1623 battle of the Thirty Years' War

The Battle of Stadtlohn was fought on 6 August 1623 between the armies of the Electoral Palatinate and of the Catholic League during the Thirty Years' War. The League's forces were led by Johann Tserclaes, Count of Tilly, the Protestants by Christian of Brunswick. The battle resulted in a resounding Catholic victory that largely ended the military resistance of the Palatinate forces and thus marked the end of the first phase of the Thirty Years' War.

==Campaign==
A year after his defeat at the Battle of Fleurus, Christian of Brunswick found himself in command of an army of 15,000, freshly recruited and rested from winter quarters in the United Provinces. He reopened his campaign in the summer of 1623 by marching into the Lower Saxon Circle.

With no support forthcoming from other Protestant princes, or even from Christian's recent ally Ernst von Mansfeld, Christian now found himself in a precarious military position with little possibility of reinforcement. To add to this, Tilly had received word of Christian's movements and was now moving to confront him.
The second half of July 1623 thus became a period of retreat for Christian's forces, as Tilly's troops had marched across the Saxon border on 13 July.

• [Study material]
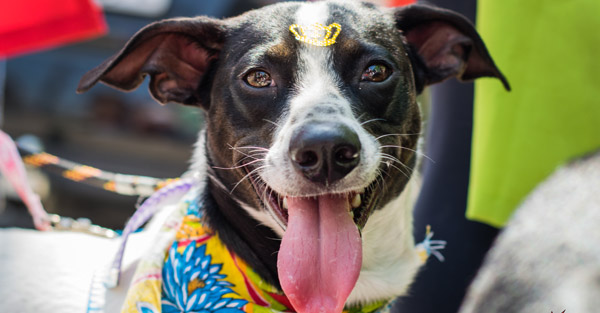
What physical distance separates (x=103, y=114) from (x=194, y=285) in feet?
12.1

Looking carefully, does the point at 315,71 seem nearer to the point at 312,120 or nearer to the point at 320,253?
the point at 312,120

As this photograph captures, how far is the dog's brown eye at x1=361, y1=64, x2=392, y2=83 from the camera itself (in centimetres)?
223

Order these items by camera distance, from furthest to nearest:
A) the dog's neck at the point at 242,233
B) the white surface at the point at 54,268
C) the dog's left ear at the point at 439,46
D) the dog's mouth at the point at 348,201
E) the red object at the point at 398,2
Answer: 1. the red object at the point at 398,2
2. the dog's left ear at the point at 439,46
3. the white surface at the point at 54,268
4. the dog's neck at the point at 242,233
5. the dog's mouth at the point at 348,201

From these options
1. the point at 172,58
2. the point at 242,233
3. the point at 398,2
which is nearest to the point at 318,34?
the point at 172,58

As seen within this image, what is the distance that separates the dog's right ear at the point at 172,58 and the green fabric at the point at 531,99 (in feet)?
3.83

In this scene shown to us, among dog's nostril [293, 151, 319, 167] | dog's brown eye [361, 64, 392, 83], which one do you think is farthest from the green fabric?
dog's nostril [293, 151, 319, 167]

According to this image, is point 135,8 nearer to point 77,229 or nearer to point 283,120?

• [Task list]
1. According to the Battle of Stadtlohn passage, on what date did Tilly's troops march across the Saxon border?
2. Extend the Battle of Stadtlohn passage, picking up right after its final sentence.

• [Results of the exercise]
1. 13 July 1623.

2.
Christian reportedly marched across the Weser River on 27 July and the Ems River a few days later, with the Count of Tilly's more disciplined troops steadily gaining ground.

When Christian left Greven, (north of Münster), on 4 August, Tilly was only half an hour behind. Christian's rearguard managed to ward off an engagement for two more days, holding the bridges first over the Vechte (at Metelen) and then over the Dinkel (at Heek). Tilly's army continued to pursue Christian's. His vanguard, commanded by Johann Jakob, Count of Bronckhorst and Anholt, engaged Christian's rearguard, commanded by Colonel Styrum, near Heek on the morning of 6 August, forcing Christian to fall back across the Ahauser Aa (upper Schipbeek), meeting up with the rearguard, commanded by Baron Knyphausen, between the villages of Wessum and Wüllen.

==Battle==
At 2 p.m. on 6 August, Christian, after several more hours of retreat, was forced to turn and fight just outside the village of Stadtlohn in Westphalia, in a parish boundary ditch known as the Wüllener Landwehr, a little over five miles short of the Dutch border. The Catholics took the date to be an auspicious sign, since it was the Feast of the Transfiguration. Taking position on a hill, Christian's forces withstood lengthy bombardment before an attack by Tilly's cavalry engulfed Christian's right flank, leading his own cavalry to break and rout. On this sight, the infantrymen also attempted to flee. Tilly's forces swept upon their retreating enemies, killing some 6,000 and capturing 4,000 more as prisoners of war. Among the losses were 50 of Christian's highest-ranking officers, and all of his artillery and ammunition. Christian himself escaped, together with 5,500 survivors. Tilly's army suffered 1,000 casualties. A thousand of the prisoners of war enlisted in Tilly's army, but most deserted when they found standards of discipline higher than they had become used to in Christian's army.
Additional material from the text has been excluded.